The launch file will create a temporary file that packs the configs into a JSON file and then read by the publisher or subscriber.
The same rule goes with extra_configs
. This should give the user full control.
We denote these two arguments as cfg
and extra_cfg
.
I plan to support two types of hierarchical data formats: HDF5
and Zarr
.
I will record every message into a group in an ordered fashion.
Let's take HDF5 as an example.
Suppose each message is constructed as [topic_name, timestamp, data]
and the topic_name
is represented as master_topic/sub_topic
(e.g., davis-1/polarity_events
).
We can then write the message at hdf5_file["master_topic/timestamp/sub_topic"]
.
Because we enforced the group order, we can replay in time order when replaying.
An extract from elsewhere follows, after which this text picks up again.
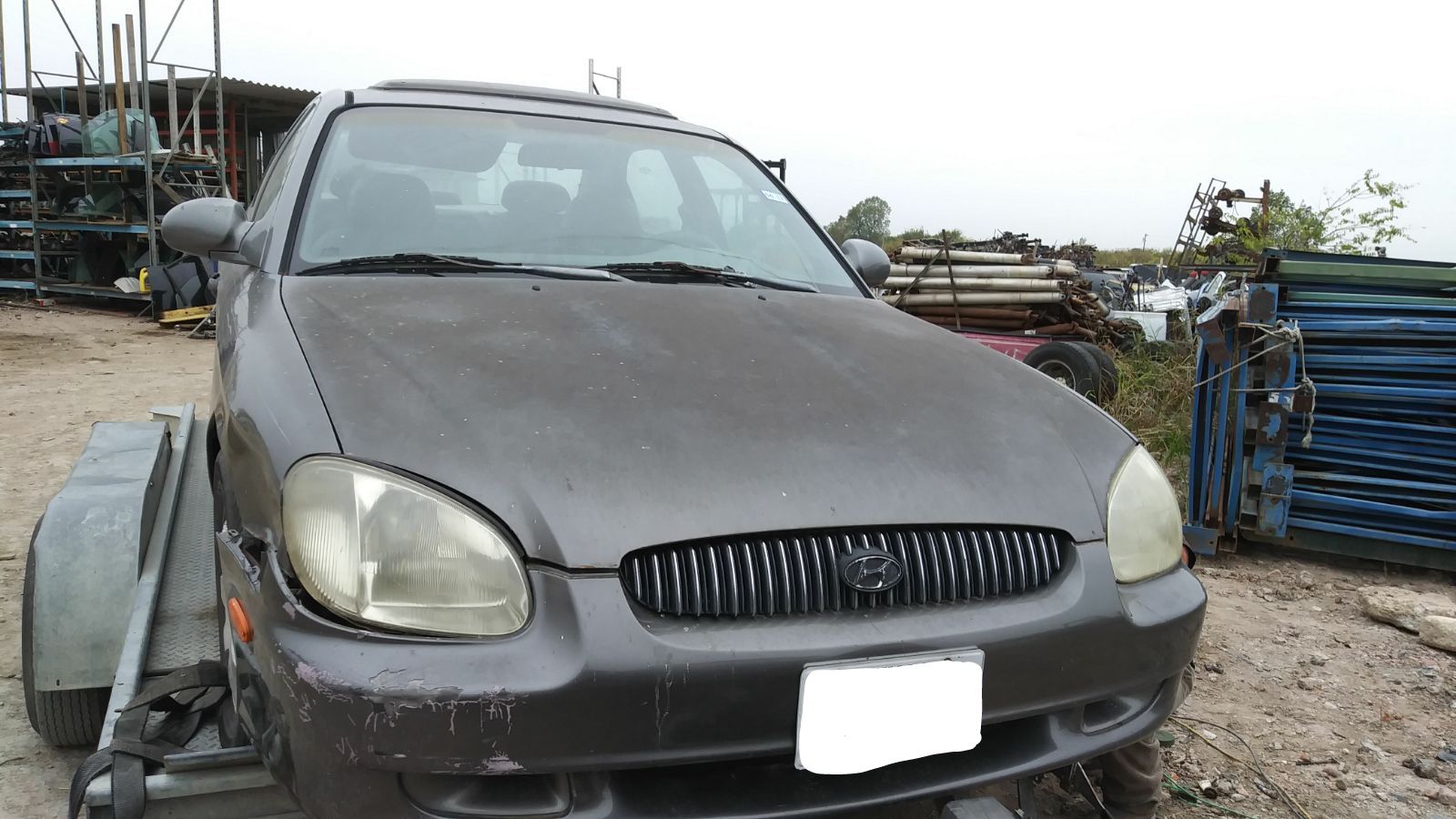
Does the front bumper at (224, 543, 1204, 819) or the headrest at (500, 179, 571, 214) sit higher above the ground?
the headrest at (500, 179, 571, 214)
HDF5 has a "single-writer-multiple-readers" strategy, therefore we will need to implement a single recording subscriber for writing data.
This sort of aligns with rosbag
. Zarr
supports "multiple-writers-multiple-readers". Although I haven't investigated the use of this feature, we could then use multiple recorders writing into a single file.
The AERSaver is a special subscriber. The data saver may be described by
"Saver-xxx": {
"use_default": true,
"url": "tcp://127.0.0.1",
"port": 5099,
"topic": "",
"filename": "record.ext",
"mode": "w-",
"hdf5": true,
"zarr": false,
"libver": "latest"
}
-
I haven't properly benchmarked the performance or dealt with loss packets. (Hopefully, there is not).
-
I haven't address the late-arrived subscriber issue. Therefore, please start subscribers before publishers.
-
Make some proper applications, for example, stereo setup, proper reactive robotics with DNN.